TRAVAIL DEMANDÉ>
a) Répondez à ces questions d'après le texte sur les tempêtes géomagnétiques :
(i) À partir de quelle valeur du K-index une tempête géomagnétique apparaît-elle ?
(ii) Quel nom la NOAA donne-t-elle à son système d'évaluation équivalent au K-index ?
(iii) Combien d'autres tempêtes solaires notables ont été répertoriées depuis 1859 ?
b) Selon le texte sur les tempêtes géomagnétiques, ces affirmations sont-elles exactes ? Répondez par oui ou non et citez les mots du texte qui tranchent.
(i) Un K-index de 3 correspond à une situation magnétique calme.
(ii) L'échelle G de la NOAA compte dix niveaux.
(iii) Les tempêtes dévastatrices sont fréquentes.
c) Reprenez le texte sur les tempêtes géomagnétiques après sa dernière phrase.

TEXTE À LIRE>
+ + + + +

L’intensité d’une tempête géomagnétique est donnée par un nombre entier de 0 à 9, appelé « K-index », mesurant le niveau de perturbation de la composante horizontale du champ magnétique terrestre. Un K-index compris entre 0 et 4 indique une situation magnétique calme. À partir de 5, cela indique l’apparition d’une tempête géomagnétique. La National Oceanic and Atmospheric Administration (NOAA) américain utilise un système d’évaluation équivalent au K-index nommé « échelle G ». Cette échelle va de G1 à G5 : G1 indiquant une tempête solaire mineure (K = 5) et G5 une tempête solaire extrême (K = 9).
Heureusement, de telles tempêtes dévastatrices sont rares. Parmi celles qui ont notablement affecté la Terre se trouve la tempête solaire de 1859 ; considérée comme la plus violente tempête géomagnétique enregistrée, elle a conduit à la perturbation et destruction de différents systèmes de télégraphes électriques, ainsi qu’à l’apparition de nombreuses aurores polaires. Depuis 1859, seules 4 autres tempêtes solaires notables ont été répertoriées.

+ + + + +

Enregistrements de questions spatiales:
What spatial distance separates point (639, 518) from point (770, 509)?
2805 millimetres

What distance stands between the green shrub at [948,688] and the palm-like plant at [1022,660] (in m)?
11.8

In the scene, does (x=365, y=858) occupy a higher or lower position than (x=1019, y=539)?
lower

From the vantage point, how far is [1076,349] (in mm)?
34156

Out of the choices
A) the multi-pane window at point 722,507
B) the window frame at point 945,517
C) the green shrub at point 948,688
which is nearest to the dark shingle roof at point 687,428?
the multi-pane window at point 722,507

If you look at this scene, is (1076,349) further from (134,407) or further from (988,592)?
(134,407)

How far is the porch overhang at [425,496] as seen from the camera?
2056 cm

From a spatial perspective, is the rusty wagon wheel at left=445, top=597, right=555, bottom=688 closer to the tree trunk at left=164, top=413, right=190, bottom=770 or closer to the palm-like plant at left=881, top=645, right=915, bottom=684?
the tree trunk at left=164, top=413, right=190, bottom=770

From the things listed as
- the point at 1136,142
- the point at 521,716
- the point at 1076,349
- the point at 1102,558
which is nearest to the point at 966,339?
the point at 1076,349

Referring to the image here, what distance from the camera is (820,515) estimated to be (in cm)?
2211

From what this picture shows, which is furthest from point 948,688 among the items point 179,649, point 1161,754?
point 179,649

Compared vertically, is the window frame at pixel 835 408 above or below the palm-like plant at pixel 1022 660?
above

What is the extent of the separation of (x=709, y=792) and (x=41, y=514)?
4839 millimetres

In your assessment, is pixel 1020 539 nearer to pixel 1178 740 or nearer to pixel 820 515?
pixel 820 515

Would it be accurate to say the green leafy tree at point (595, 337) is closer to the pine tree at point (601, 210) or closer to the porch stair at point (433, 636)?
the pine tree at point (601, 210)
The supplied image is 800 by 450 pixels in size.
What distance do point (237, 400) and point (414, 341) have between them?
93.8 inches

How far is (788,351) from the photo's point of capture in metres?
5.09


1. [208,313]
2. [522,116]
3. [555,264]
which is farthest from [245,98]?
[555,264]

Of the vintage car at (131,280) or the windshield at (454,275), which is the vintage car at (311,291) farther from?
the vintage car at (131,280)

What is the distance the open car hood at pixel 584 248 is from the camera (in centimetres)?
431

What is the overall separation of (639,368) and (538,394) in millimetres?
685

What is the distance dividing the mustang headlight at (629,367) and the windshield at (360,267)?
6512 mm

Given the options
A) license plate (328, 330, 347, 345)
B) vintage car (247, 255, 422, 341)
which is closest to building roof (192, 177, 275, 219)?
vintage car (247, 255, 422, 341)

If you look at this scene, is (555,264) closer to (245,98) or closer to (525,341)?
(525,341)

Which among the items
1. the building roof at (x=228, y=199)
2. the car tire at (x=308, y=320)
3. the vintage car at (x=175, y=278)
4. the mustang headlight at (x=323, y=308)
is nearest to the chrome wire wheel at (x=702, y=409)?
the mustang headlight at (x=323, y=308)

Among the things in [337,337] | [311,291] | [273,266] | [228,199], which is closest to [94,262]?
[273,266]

+ + + + +

RÉPONSES PAR CONSIGNE>
a)
(i) À partir de 5.
(ii) L'« échelle G ».
(iii) 4.

b)
(i) Oui : « Un K-index compris entre 0 et 4 indique une situation magnétique calme. »
(ii) Non : « Cette échelle va de G1 à G5 »
(iii) Non : « Heureusement, de telles tempêtes dévastatrices sont rares. »

c)
D’ailleurs, depuis le 10 avril, une tempête géomagnétique de niveau G1 frappe la Terre suite à l’apparition de trois trous coronaux à la surface du Soleil, selon des observations de la NOAA. Et excepté quelques fluctuations électriques et perturbations dans nos télévisions ainsi que l’apparition d’aurores polaires aux hautes latitudes, le phénomène devrait passer parfaitement inaperçu.